Source text:

In their recent report, Four Days of Texas-Sized Disinformation: Social Media Companies Threaten Action on Climate Change, Friends of the Earth exposes the pivotal and dangerous role of social media in the spread of climate change disinformation. Social media companies—namely Facebook, Twitter, and YouTube—have repeatedly refused to effectively moderate this issue or take action against repeat offenders. Unfortunately, this has given the fossil fuel industry’s anti-climate public relations campaigns a new lease on life, as they offer a safe space for the worst climate disinformation to spread easily and rapidly.
Friends of the Earth presents a case study of the social media-fueled disinformation surrounding the Texas blackouts in February 2021. As extreme winter storms and record-low temperatures caused rolling blackouts in the state, various social media platforms became vehicles for the spread of mass disinformation, in particular the false claim that the power outages were actually due to wind energy systems failure.
To make matters worse, an image surfaced of a helicopter attempting to de-ice a wind turbine with chemicals. In actuality, the out-of-context photo was taken in Sweden in 2014, and in no way related to the events seven years later and half a world away. However, with the caption suggesting that green energy failure caused the blackouts, the tweet became a viral sensation. In the span of less than a month, this image proliferated through other social media platforms, online newsletters, and television news outlets, finally reaching the climate-denying and conspiracy-minded representatives in Congress.
Right-wing social media amplifiers, conservative news outlets, and fossil fuel-funded interests jumped on this opportunity to exploit social media in the mass spreading of disinformation. In the two days following the initial blackouts, Fox News and Fox Business falsely blamed renewable energy for Texas’s blackouts 128 times. Not only that, but at least five elected officials used the wind turbine narrative to reinforce their bias against climate solutions. This campaign was strategically designed to undermine the credibility of sustainable energy—the blame was placed on renewable power and climate solutions at large as an excuse for the failures of fossil fuels in Texas. In actuality, it was Texas’ outdated and isolated fossil fuel infrastructure combined with historically low temperatures that were the ultimate culprit of the crippling outages.

Records supplied:
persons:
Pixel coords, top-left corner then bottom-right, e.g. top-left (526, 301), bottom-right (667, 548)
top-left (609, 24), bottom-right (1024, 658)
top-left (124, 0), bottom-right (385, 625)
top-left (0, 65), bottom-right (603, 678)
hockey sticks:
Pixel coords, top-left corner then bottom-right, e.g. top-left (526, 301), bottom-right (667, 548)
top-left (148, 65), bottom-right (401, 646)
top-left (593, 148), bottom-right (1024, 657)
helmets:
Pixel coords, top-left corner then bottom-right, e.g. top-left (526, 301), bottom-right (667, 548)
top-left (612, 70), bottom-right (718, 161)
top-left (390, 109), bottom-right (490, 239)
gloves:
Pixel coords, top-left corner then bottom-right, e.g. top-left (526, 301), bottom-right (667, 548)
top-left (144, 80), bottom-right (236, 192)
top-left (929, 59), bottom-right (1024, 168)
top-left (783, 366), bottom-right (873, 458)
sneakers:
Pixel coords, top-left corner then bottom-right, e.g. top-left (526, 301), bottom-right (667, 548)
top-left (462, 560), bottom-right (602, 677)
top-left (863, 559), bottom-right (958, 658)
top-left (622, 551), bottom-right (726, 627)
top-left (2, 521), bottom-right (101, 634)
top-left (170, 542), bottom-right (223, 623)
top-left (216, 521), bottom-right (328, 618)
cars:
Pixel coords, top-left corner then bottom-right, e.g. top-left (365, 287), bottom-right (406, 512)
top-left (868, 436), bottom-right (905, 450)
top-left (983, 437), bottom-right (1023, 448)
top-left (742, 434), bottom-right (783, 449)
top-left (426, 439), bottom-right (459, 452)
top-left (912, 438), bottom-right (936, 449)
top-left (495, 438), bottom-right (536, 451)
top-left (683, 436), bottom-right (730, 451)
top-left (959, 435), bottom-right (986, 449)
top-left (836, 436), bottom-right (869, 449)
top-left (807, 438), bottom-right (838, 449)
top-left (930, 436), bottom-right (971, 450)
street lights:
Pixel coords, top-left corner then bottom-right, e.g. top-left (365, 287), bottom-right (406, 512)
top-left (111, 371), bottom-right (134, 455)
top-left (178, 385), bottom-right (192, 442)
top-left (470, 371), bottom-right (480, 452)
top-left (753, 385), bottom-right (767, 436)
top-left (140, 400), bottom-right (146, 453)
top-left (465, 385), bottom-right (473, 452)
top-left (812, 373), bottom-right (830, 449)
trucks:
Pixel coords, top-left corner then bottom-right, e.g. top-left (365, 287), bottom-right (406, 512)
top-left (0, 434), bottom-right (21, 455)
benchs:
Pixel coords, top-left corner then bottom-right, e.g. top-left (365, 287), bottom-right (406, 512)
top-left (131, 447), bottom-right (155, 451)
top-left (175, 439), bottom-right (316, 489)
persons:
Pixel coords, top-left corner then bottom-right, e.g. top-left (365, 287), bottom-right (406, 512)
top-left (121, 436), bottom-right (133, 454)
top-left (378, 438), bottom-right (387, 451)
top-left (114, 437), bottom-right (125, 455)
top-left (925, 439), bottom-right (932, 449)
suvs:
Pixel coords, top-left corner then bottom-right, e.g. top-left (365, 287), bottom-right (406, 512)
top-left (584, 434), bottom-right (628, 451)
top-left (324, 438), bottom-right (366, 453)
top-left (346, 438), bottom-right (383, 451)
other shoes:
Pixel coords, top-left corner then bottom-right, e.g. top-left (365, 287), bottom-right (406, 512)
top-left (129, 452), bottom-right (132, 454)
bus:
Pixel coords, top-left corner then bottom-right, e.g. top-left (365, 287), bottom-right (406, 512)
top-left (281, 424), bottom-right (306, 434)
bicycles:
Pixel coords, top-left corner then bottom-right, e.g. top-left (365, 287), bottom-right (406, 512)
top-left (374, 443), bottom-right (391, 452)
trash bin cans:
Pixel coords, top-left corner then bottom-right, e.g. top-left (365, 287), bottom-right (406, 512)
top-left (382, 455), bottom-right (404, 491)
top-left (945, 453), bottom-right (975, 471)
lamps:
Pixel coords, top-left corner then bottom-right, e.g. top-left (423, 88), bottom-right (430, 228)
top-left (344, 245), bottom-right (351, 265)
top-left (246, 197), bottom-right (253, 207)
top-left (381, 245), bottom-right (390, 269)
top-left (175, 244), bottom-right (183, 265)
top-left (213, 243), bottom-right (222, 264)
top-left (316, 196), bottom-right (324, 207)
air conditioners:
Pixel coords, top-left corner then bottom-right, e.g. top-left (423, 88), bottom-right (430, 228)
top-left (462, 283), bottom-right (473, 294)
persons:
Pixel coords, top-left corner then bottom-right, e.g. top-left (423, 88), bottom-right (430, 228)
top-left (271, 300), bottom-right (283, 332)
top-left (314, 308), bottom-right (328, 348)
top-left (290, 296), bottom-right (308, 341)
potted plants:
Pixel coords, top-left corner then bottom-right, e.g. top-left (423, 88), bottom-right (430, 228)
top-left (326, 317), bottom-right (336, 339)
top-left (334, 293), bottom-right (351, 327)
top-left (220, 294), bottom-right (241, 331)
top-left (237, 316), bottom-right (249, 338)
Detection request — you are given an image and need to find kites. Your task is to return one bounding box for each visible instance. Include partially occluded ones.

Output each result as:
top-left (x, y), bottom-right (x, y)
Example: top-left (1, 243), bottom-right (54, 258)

Prompt 1: In the article on climate disinformation, where and when was the photo of the helicopter de-icing a wind turbine actually taken?
Prompt 2: Sum up the article on climate disinformation in two sentences.
Prompt 3: Please carry on the article on climate disinformation from its final sentence.

Exercise result 1: In Sweden in 2014.

Exercise result 2: Friends of the Earth reports that Facebook, Twitter, and YouTube have refused to effectively moderate climate disinformation, giving the fossil fuel industry's anti-climate campaigns a safe space to spread. Its case study of the February 2021 Texas blackouts shows how a false claim blaming wind energy, boosted by an out-of-context photo and repeated by conservative outlets and officials, spread widely, although the real causes were Texas' outdated, isolated fossil fuel infrastructure and historically low temperatures.

Exercise result 3:
What’s most concerning about social media as the new misinformation tool of the 21st Century is that truth spreads slowly while lies fly. Although there was a strong response from mainstream and local media outlets debunking these falsehoods, it has been found that tweets promoting the Texas claims received higher engagement totals than those disproving them. It was also discovered that only 0.9 percent of the false posts extending the wind turbine narrative on Facebook could be verified as having been fact-checked by the company. This means that less than one percent of the most popular (most viral) posts on Facebook that referenced the wind turbine photo or lie were fact-checked.
These underwhelming fact-checking statistics are a testament to how influential and dangerous social media outlets can be in developing, advancing—and most importantly—spreading outright climate lies. Fossil fuel interests have found new mechanisms for promoting falsities without being beholden to any kind of effective filter the way more traditional, established media outlets are.
To ensure what becomes “viral” are the real and solutions-oriented information that we do need to share with our social networks, social media platforms must be regulated and their monopolistic concentration broken up. And organizations in the climate justice movement are not waiting for Congress to take action—they are taking it straight to the headquarters of social media companies. The Union of Concerned Scientists and others are part of a coalition putting the heat on Facebook to do a better job fact-checking content. Read more about their detailed demands and get involved here.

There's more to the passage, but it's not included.